This proposed research will develop the new methodology required to make a step-change in our ability to quantify fluvial flood risk at large scales, incorporating climate change. This will combine existing and emerging technologies, to provide national and regional estimates of flood risk based on gridded models for improved assessment of flood risk to recurrence intervals in excess of 50 years. Linking gridded rainfall, runoff, flood defence performance and flood inundation models will significantly improve our ability to assess flood risk from extreme events and explore the potential impacts of climate change, including new scenarios, as they become available from UKCIPnext. This will include a spatially and temporally consistent gridded rainfall model operating over large spatial domains, a high resolution gridded runoff and flow routing model capable of modelling at the national scale and a continuous system analysis of flood inundation, taking account of defence performance. As each of these models will be run continuously in time, a continuous, linked flood risk analysis system will be developed for the first time. Each model will also be able to use derived future changes in climate to produce predictions of future in flood risk.
Moreover there will be an assessment of the model and data uncertainties, as well as estimates of uncertainty due to climate change. These uncertainty assessments will include the propagation of uncertainty through the linked modelling system. The research will utilise many existing sources of data and build upon some established models and techniques, such as the Neyman-Scott Rectangular Pulses (NSRP) stochastic rainfall at the University of Newcastle, the CEH Grid-to-Grid (G2G) model, the RASP system models, and the use ensemble scenario sets to represent uncertainty.

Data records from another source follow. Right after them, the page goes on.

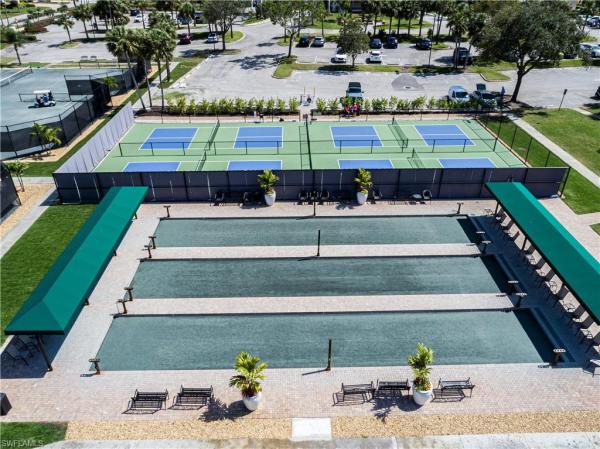 Las Brisas At Spanish Wells, 9001 Las Maderas Dr #202, Bonita Springs, Florida 34135, image 1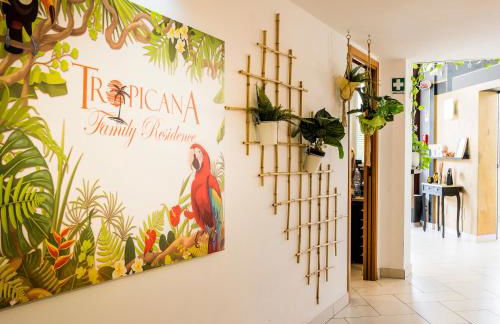 Tropicana Residence - Foto 36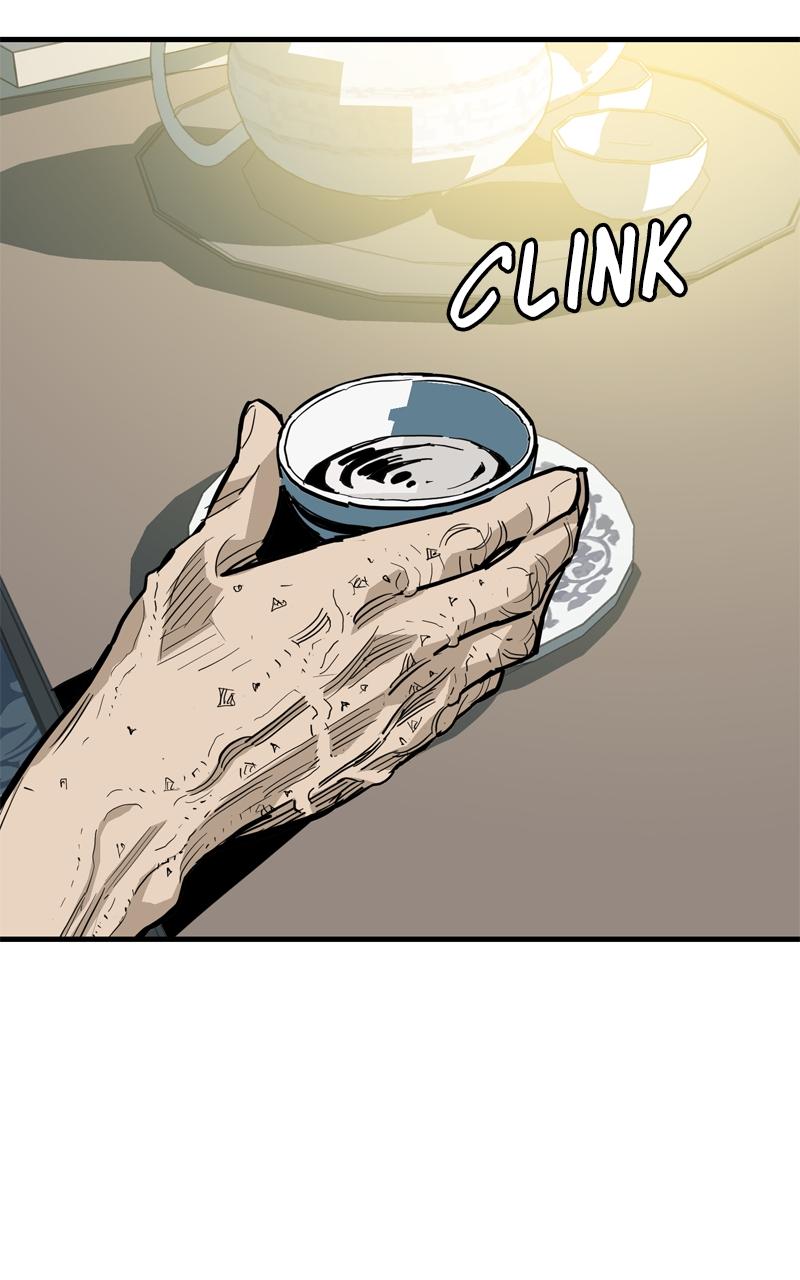 Demon Lord Chapter 31 - Page 40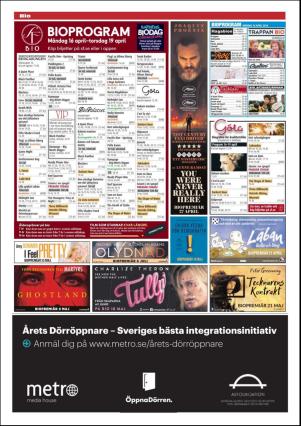 metro_go-20180416_000_00_00_027.pdf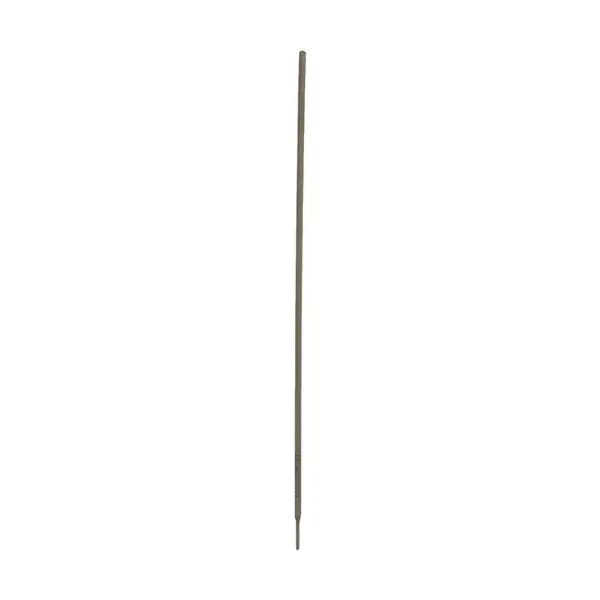الکترود جوشکاری ام تی-12 مدل DN-E6013 وزن 2500 گرم - 2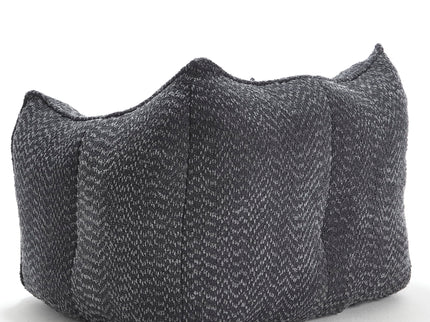 Comfortable Sofa Chairs With Highly Resilient Foam For Living Rooms And Bedrooms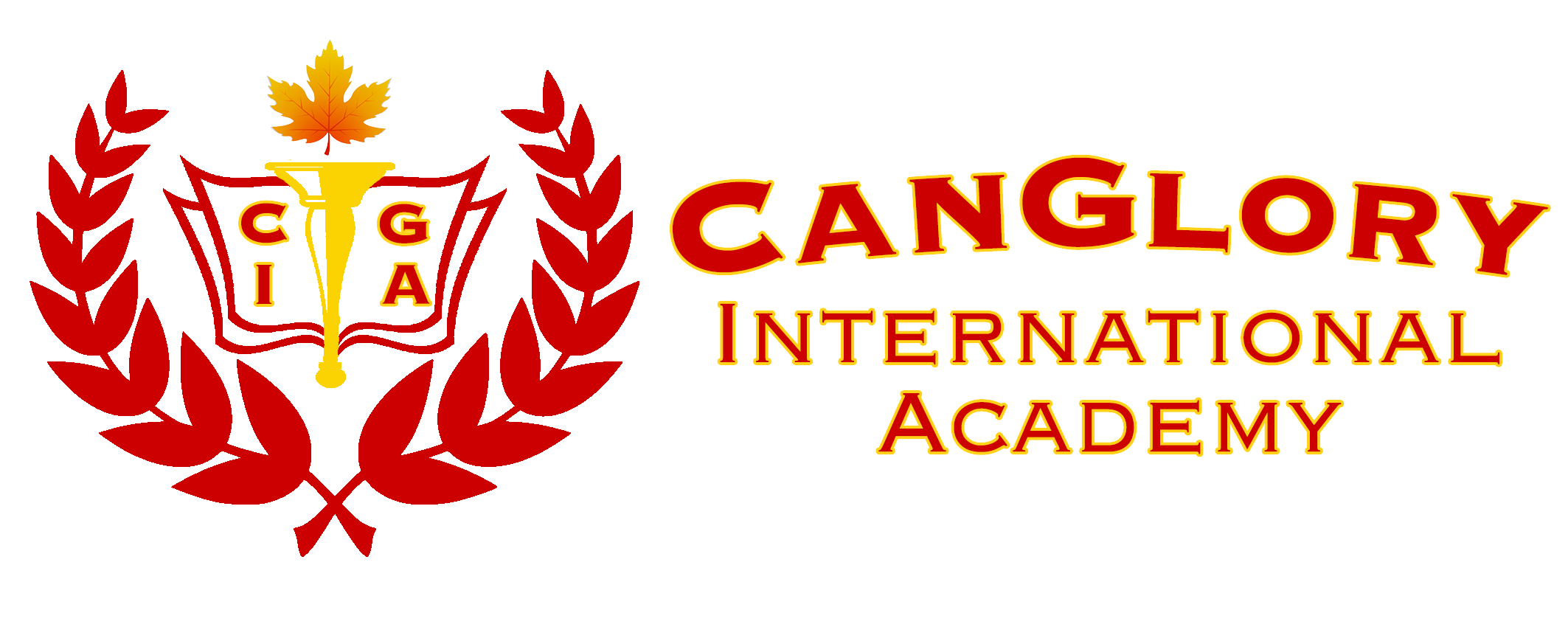 CanGlory International Academy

At the regional or large basin-scale analyses will include a grid-based (5km) rainfall model linked to a (1km) gridded runoff and routing model and associated knowledge of defence systems and new routines developed to translate rainfall to river levels. Such a modelling system is ultimately applicable at a national scale and this will be demonstrated for river flows. The precipitation for this demonstration will be sourced from observed rainfall datasets, or modelled time series, such as those available from Regional Climate Models (RCMs) driven with re-analysis data.
The impact of future changes in rainfall, runoff and river levels on flood risk will be assessed within an enhanced version of the HR Wallingford RASP HLMplus model. Scenarios of climate change will be derived from a range of both global (GCMs) and regional climate models (RCMs). There will also be an analysis of the application of multi-ensemble climate scenarios and the generation of probabilistic scenarios of change in future flood risk.
Project Duration: January 2007 - March 2011.
This project is funded by NERC - Grant Ref. NE/E002420/1 - through the Flood Risk for Etreme Events (FREE) NERC directed mode programme.
Output data and maps from notable model runs such as those based on UKCIP climate change scenarios and those used in publications will be archived in-house at the NERC Centre for Ecology and Hydrology (CEH).
The data from this project will be stored at NERC Centre for Ecology and Hydrology (CEH). A copy of the metadata will be stored at the BADC.